++++ Task material
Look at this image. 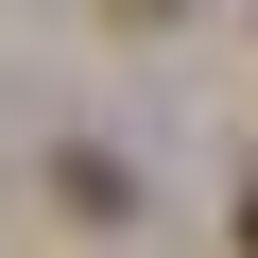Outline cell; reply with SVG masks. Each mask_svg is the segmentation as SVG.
I'll return each instance as SVG.
<instances>
[{"label": "cell", "instance_id": "6da1fadb", "mask_svg": "<svg viewBox=\"0 0 258 258\" xmlns=\"http://www.w3.org/2000/svg\"><path fill=\"white\" fill-rule=\"evenodd\" d=\"M103 18H120V35H155V18H189V0H103Z\"/></svg>", "mask_w": 258, "mask_h": 258}, {"label": "cell", "instance_id": "7a4b0ae2", "mask_svg": "<svg viewBox=\"0 0 258 258\" xmlns=\"http://www.w3.org/2000/svg\"><path fill=\"white\" fill-rule=\"evenodd\" d=\"M241 258H258V189H241Z\"/></svg>", "mask_w": 258, "mask_h": 258}]
</instances>
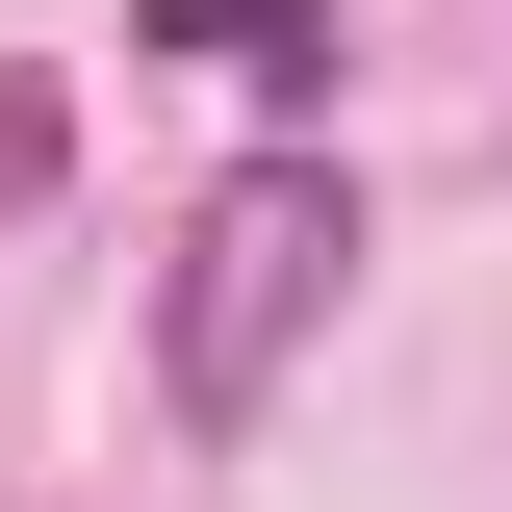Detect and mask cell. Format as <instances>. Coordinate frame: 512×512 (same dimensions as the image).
Masks as SVG:
<instances>
[{
  "instance_id": "1",
  "label": "cell",
  "mask_w": 512,
  "mask_h": 512,
  "mask_svg": "<svg viewBox=\"0 0 512 512\" xmlns=\"http://www.w3.org/2000/svg\"><path fill=\"white\" fill-rule=\"evenodd\" d=\"M359 282V180L333 154H231L180 205V282H154V384H180V436H256V384L308 359V308Z\"/></svg>"
},
{
  "instance_id": "2",
  "label": "cell",
  "mask_w": 512,
  "mask_h": 512,
  "mask_svg": "<svg viewBox=\"0 0 512 512\" xmlns=\"http://www.w3.org/2000/svg\"><path fill=\"white\" fill-rule=\"evenodd\" d=\"M154 52H180V77H256V103H308V77H333V0H154Z\"/></svg>"
}]
</instances>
++++++++
» Requirements
Could you update the records from the line with "Detect and mask" up to and including the last line, replacing "Coordinate frame" with "Reference frame" and keeping everything else as it is? Leave the pictures out of your answer.

» Reply
Detect and mask cell. Format as <instances>. Reference frame: 512×512 (same dimensions as the image).
Masks as SVG:
<instances>
[{
  "instance_id": "1",
  "label": "cell",
  "mask_w": 512,
  "mask_h": 512,
  "mask_svg": "<svg viewBox=\"0 0 512 512\" xmlns=\"http://www.w3.org/2000/svg\"><path fill=\"white\" fill-rule=\"evenodd\" d=\"M359 282V180L333 154H231L180 205V282H154V384H180V436H256V384L308 359V308Z\"/></svg>"
},
{
  "instance_id": "2",
  "label": "cell",
  "mask_w": 512,
  "mask_h": 512,
  "mask_svg": "<svg viewBox=\"0 0 512 512\" xmlns=\"http://www.w3.org/2000/svg\"><path fill=\"white\" fill-rule=\"evenodd\" d=\"M154 52H180V77H256V103H308V77H333V0H154Z\"/></svg>"
}]
</instances>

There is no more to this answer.